** Problem to solve **
Set down the whole listing below exactly, without pictures.
· · · ·
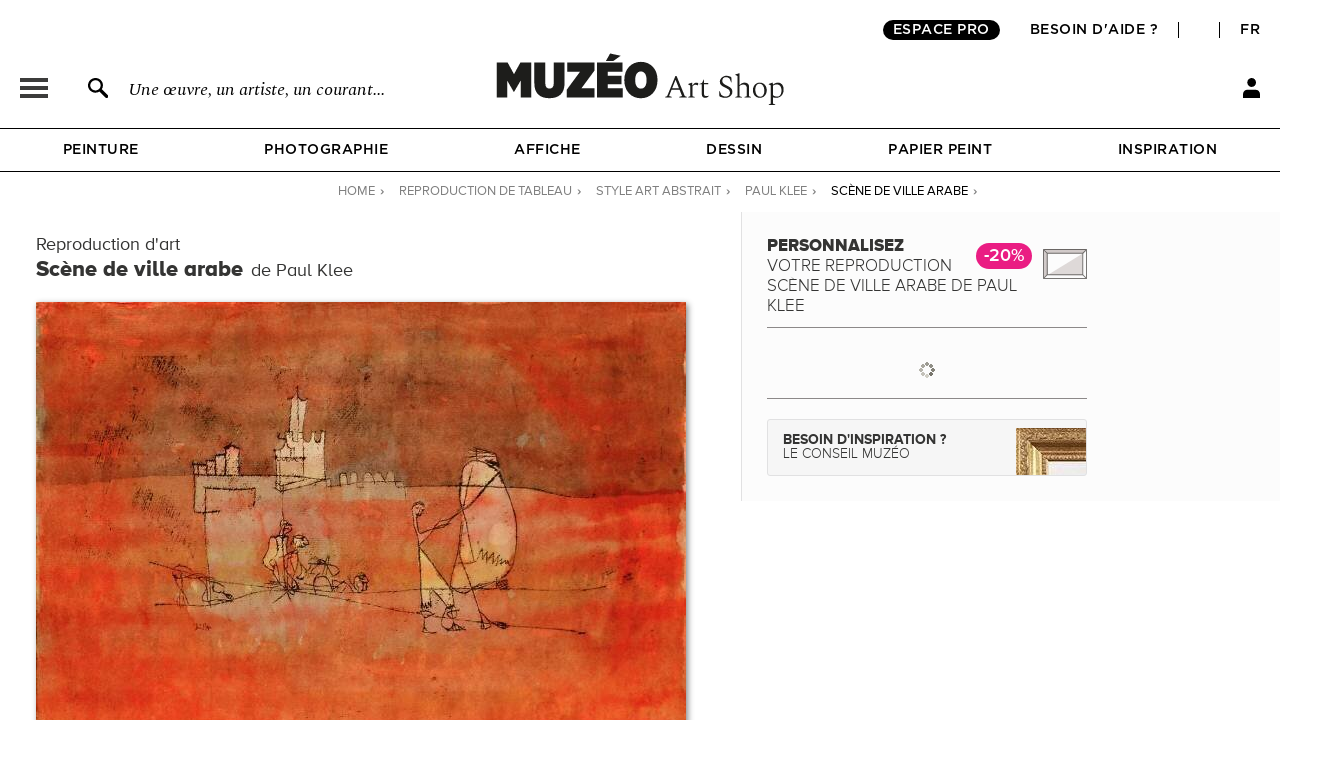

--- FILE ---
content_type: application/javascript
request_url: https://fr.muzeo.com/sites/all/themes/muzeo/js/noty/js/noty/layouts/top.js?t9mw95
body_size: -581
content:
;(function($) {

	$.noty.layouts.top = {
		name: 'top',
		options: {},
		container: {
			object: '<ul id="noty_top_layout_container" />',
			selector: 'ul#noty_top_layout_container',
			style: function() {
				$(this).css({
					top: 0,
					left: '5%',
					position: 'fixed',
					width: '90%',
					height: 'auto',
					margin: 0,
					padding: 0,
					listStyleType: 'none',
					zIndex: 9999999
				});
			}
		},
		parent: {
			object: '<li />',
			selector: 'li',
			css: {}
		},
		css: {
			display: 'none'
		},
		addClass: ''
	};

})(jQuery);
· · · ·
** Output for this task **
--- FILE ---
content_type: application/javascript
request_url: https://fr.muzeo.com/sites/all/themes/muzeo/js/noty/js/noty/layouts/top.js?t9mw95
body_size: -581
content:
;(function($) {

	$.noty.layouts.top = {
		name: 'top',
		options: {},
		container: {
			object: '<ul id="noty_top_layout_container" />',
			selector: 'ul#noty_top_layout_container',
			style: function() {
				$(this).css({
					top: 0,
					left: '5%',
					position: 'fixed',
					width: '90%',
					height: 'auto',
					margin: 0,
					padding: 0,
					listStyleType: 'none',
					zIndex: 9999999
				});
			}
		},
		parent: {
			object: '<li />',
			selector: 'li',
			css: {}
		},
		css: {
			display: 'none'
		},
		addClass: ''
	};

})(jQuery);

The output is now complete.